Vers. - Lorsque les héros de l'islamisme marchent à l'ennemî sur le champ de bataille, salut à Ertoghrul de la part du roi du hommes (Mahomet).
***

Quant à Ibrahim Pacha, son glaive semblable au soleil pénètre dans tout l'univers; sa sagesse, comme le ciel, régit le monde ender; s'il s'élance sur le champ de bataille, c'est un jeune héros plein de coeur; s'il entre au conseil, c'est un vieillard plein de prudence; son âme est pure et son coeur limpide comme une eau vive; il est naturellement porté vers la bienfaisance. C'est un général expérimenté et un vizir aussi prudent qu'Açaf. Son intelligence, qui pénètre tout, trace sur les pages de son esprit lumineux des conceptions si admirables que personne n'eût jamais été capable d'en écrire même une seule lettre. Jamais pareil homme ne s'est amis sur le siège du vizirat depuis que le soleil, semblable à un monarque résidant dans le ciel au milieu des légions des astres, est monté sur son trône brillant, la tête parée d'une couronne d'or.

Vers. - Il est le Nizam el Mulk de l'empire depuis qu'un nouveau Melik Schah régit le monde ; ou plutôt, Nizam el Mulk n'est que son disciple; Melik Schah n'est que l'esclave du sultan du monde (9).
***

Déjà précédemment, un ordre était émané de la bouche du sultan du monde qui pourvoit à toutes les affaires et régit toutes les nations. En conséquence le vizir était parti (10) : des bords de l'Euphrate jusqu'au Saïd, il avait parcouru les provinces de l'Arabie infestée de périls, le territoire des deux villes saintes, l'Egypte, la Syrie, Halep; il avait aplani avec bonheur toutes les difficultés qu'il y avait rencontrées, s'occupant à la fois des intérêts des hommes de mer et des fellahs qui cultivent les champs; il avait tout réglé suivant les bases de la justice et les principes de l'équité, et n'avoit rien laissé d'incomplet dans son oeuvre.

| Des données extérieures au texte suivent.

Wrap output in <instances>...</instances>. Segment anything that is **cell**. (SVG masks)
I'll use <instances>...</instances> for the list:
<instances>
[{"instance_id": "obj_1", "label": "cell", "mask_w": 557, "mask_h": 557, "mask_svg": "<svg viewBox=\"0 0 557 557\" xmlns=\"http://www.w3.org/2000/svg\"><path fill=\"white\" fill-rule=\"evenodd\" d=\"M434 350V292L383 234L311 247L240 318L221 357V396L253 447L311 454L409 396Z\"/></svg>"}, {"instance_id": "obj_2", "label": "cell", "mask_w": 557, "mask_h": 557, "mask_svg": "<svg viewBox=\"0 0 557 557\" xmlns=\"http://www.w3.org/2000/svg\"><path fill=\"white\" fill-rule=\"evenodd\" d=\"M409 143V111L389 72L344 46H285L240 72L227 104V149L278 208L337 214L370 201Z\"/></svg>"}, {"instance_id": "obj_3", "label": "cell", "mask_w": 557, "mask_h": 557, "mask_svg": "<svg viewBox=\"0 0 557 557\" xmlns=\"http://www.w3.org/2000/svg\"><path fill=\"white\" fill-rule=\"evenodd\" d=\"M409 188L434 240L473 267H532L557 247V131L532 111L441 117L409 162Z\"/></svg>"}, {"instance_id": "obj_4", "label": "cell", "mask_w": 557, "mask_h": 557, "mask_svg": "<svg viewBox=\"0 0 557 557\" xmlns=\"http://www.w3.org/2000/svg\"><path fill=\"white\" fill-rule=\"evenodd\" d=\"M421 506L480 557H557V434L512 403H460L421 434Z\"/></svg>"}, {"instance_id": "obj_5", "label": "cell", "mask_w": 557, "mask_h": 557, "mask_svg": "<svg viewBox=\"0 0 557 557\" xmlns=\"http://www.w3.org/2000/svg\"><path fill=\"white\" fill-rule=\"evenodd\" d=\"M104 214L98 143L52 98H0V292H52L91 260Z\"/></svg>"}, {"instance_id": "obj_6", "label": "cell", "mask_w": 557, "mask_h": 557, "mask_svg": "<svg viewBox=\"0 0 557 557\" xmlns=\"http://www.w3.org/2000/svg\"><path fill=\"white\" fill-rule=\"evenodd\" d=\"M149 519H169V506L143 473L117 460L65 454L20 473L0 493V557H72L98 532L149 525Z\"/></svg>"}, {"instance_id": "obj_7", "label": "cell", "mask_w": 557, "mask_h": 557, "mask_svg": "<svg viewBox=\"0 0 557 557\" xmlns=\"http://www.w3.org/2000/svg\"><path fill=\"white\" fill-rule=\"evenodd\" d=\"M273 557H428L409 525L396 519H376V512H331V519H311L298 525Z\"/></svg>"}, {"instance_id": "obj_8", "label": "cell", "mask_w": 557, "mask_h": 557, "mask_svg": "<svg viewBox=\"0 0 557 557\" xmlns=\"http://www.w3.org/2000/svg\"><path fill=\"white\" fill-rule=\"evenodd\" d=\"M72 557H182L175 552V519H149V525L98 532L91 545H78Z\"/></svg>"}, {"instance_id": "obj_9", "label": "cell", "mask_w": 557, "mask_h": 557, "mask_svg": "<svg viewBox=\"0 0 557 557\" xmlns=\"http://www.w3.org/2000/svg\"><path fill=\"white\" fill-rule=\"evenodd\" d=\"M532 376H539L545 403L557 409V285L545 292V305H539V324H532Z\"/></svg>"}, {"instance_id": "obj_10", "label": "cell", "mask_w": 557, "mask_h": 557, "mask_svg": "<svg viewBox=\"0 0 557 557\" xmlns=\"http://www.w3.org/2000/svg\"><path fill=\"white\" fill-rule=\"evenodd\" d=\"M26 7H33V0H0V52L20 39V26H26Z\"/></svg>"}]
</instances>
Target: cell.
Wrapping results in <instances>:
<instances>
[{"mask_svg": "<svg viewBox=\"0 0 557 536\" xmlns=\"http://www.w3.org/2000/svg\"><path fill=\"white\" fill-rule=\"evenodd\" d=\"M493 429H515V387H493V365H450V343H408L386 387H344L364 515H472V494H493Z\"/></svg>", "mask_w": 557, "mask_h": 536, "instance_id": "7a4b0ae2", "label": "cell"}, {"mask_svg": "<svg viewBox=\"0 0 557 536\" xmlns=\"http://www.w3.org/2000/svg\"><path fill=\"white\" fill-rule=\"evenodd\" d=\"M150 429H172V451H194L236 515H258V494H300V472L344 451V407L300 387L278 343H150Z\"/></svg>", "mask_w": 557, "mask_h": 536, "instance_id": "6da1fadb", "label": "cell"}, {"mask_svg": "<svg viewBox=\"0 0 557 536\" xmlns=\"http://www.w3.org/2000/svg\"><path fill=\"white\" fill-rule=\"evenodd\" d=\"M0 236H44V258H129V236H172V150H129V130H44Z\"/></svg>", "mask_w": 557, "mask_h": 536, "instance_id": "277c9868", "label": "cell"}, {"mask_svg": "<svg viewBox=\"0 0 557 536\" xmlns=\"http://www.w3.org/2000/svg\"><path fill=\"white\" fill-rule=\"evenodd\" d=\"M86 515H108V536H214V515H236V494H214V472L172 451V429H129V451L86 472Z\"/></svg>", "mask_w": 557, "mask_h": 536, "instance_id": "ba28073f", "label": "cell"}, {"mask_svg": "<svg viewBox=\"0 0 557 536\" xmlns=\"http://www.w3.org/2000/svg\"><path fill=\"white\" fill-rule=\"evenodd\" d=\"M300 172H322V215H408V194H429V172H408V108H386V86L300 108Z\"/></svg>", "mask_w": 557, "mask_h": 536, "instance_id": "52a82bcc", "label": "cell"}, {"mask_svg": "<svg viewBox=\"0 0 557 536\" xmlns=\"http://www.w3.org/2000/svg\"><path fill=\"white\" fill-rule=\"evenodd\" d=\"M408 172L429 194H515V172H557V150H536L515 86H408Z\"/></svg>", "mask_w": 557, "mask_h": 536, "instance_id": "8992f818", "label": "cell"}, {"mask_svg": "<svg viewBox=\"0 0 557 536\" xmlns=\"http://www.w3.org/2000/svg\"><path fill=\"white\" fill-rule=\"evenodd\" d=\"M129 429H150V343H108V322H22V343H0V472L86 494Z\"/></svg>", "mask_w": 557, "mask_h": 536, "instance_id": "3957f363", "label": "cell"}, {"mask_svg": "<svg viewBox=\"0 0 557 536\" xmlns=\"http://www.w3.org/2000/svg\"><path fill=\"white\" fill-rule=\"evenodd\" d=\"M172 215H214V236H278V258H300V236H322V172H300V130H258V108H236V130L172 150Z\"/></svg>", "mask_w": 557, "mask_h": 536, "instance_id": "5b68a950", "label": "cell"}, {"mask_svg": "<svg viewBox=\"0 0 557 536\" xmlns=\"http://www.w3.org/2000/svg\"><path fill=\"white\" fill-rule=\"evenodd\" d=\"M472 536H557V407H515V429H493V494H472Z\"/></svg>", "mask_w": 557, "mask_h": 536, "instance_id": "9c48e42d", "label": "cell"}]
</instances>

Ceux des sujets qui, dans leur révolte, avaient redressé la tête comme le pin, avides maintenant de se soumettre, avaient placé à terre leurs mains suppliantes, semblables aux feuilles de platane (11), en livrant leurs cous au joug de l'obéissance. Les brigands qui infestaient les routes, pareils aux Goul du désert, et qui habitaient les hauteurs escarpées de la rébellion, effrayés à son approche, s'étaient soumis sans résistance et avaient imploré sa protection. Après s'être acquitté glorieusement de sa mission, il était revenu au séjour de l'honneur et de l'illustration, au siège du bonheur et de la fortune (Constantinople). C'est alors qu'il entreprît la conquête du pays des Hongrois maudits et la ruine de leur roi abandonné de Dieu, et qu'à s'appliqua à allumer contre ces infidèles l'incendie de la guerre, à envahir leurs provinces, à resserrer leur chef dans un cercle étroit et à changer, aux yeux de ces impies aveuglés par l'erreur, la lumière du jour en une obscurité semblable à la nuit ténébreuse du tombeau de l'infidèle.